If you’ll allow a moment’s diversion, I would like to distinguish between ignorance and stupidity, a difference both important and personal. Many friends, family, and acquaintances, and how can I forget the long line of professors? throughout the years, have seen fit to inform me that I am stupid. I reject that far too frequently used insult. Ignorant, yes, but stupid? Don’t be stupid. M-W is yet again disappointing in her definition of the noun “Stupid.” If she had left it alone after her first, simple and concise definition: “slow of mind : OBTUSE; lacking intelligence or reason : BRUTISH,“ I would have no complaints. But no, she has to go on and on, finally ending with: “VEXATIOUS, EXASPERATING.” Annoyingly, she felt the need to capitalize the last two nouns, which, annoyingly, might be the meaning so many intended when calling me stupid.
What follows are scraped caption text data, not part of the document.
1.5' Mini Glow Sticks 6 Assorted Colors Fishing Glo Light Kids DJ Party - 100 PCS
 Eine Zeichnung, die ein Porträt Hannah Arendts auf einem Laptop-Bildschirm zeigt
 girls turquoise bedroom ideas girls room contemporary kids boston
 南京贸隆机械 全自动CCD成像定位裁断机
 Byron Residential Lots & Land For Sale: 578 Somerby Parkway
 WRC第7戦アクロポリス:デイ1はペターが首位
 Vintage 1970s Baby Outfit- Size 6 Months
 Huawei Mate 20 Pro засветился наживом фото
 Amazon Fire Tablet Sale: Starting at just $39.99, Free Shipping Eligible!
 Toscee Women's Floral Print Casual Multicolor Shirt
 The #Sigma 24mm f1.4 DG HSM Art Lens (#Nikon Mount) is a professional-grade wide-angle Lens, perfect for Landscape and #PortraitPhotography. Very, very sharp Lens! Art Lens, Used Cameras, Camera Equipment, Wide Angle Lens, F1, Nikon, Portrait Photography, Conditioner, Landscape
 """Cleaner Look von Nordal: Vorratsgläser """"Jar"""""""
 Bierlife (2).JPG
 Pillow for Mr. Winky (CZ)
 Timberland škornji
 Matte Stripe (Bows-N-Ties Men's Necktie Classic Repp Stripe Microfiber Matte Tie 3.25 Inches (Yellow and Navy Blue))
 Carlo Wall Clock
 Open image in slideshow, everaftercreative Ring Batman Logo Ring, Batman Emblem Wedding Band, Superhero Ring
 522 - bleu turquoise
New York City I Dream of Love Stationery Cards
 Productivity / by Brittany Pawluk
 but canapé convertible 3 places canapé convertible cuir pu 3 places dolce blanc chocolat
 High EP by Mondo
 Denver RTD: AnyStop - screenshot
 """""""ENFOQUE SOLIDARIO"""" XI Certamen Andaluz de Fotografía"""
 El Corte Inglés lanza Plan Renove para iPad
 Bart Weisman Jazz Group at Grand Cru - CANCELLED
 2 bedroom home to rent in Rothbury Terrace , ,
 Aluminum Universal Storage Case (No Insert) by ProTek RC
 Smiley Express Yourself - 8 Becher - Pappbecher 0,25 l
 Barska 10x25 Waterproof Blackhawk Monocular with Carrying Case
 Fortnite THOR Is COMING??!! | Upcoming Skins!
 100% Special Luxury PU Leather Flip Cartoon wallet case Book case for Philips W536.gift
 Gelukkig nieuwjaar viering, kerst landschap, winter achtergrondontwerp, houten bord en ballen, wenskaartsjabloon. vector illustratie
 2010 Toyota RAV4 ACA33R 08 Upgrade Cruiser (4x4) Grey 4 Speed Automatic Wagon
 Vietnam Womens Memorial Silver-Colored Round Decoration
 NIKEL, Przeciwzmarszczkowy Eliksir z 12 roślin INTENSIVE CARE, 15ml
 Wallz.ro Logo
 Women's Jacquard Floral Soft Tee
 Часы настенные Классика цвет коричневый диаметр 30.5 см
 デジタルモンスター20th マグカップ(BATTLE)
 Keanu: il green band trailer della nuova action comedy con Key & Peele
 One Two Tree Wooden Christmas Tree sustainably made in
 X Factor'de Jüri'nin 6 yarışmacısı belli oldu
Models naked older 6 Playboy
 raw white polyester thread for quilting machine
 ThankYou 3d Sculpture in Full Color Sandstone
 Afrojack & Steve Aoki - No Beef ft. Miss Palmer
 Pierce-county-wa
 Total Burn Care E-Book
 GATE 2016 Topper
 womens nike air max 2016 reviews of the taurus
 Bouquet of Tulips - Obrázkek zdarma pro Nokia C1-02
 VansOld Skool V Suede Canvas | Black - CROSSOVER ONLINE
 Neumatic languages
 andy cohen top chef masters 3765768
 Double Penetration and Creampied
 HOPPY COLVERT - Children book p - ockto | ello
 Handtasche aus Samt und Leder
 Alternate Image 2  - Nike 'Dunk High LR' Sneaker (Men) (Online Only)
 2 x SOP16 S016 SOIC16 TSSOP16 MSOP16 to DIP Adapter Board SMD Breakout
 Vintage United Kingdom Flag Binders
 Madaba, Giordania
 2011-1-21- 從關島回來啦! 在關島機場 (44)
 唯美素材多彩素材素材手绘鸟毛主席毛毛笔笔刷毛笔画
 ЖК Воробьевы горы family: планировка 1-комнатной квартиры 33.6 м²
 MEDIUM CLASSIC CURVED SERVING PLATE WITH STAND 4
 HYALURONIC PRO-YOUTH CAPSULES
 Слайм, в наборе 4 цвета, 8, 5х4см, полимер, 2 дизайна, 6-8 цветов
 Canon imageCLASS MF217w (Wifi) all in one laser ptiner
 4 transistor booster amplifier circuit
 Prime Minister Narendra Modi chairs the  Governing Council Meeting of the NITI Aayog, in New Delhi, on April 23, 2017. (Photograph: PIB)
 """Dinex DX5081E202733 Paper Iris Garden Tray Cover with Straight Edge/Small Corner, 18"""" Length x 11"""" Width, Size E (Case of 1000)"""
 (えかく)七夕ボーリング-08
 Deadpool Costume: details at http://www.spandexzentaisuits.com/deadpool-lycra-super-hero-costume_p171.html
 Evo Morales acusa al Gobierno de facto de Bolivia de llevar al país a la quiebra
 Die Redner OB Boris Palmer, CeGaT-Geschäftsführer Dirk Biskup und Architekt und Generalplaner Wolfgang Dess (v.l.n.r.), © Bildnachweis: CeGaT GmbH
I confess that by those last synonyms I would qualify for stupid. But I insist that, as vexatious and exasperating as I might be, I’m not lacking in intelligence or reason. I’m merely ignorant. In any case, this post is about ignorance, not stupidity.
Perhaps some in their ignorance will think it stupid of me, but I will give my definitions of ignorance and stupidity and they will be the only correct definitions for the rest of this post. Ignorance is simply lacking knowledge or possessing faulty knowledge. Stupidity is simply lacking intelligence. We use the word Stupid as a common put-down, an insult, but that’s ignorant. Some are born lacking in intelligence and the ability to learn a great many things that prevents them from overcoming their ignorance. Perhaps in our Australopithecine or Cro-Magnon days we left them out to die, but we have learned compassion, and we (should) nurture them and protect them. We even send some to Congress. Hell, we made one President. Why then insult them?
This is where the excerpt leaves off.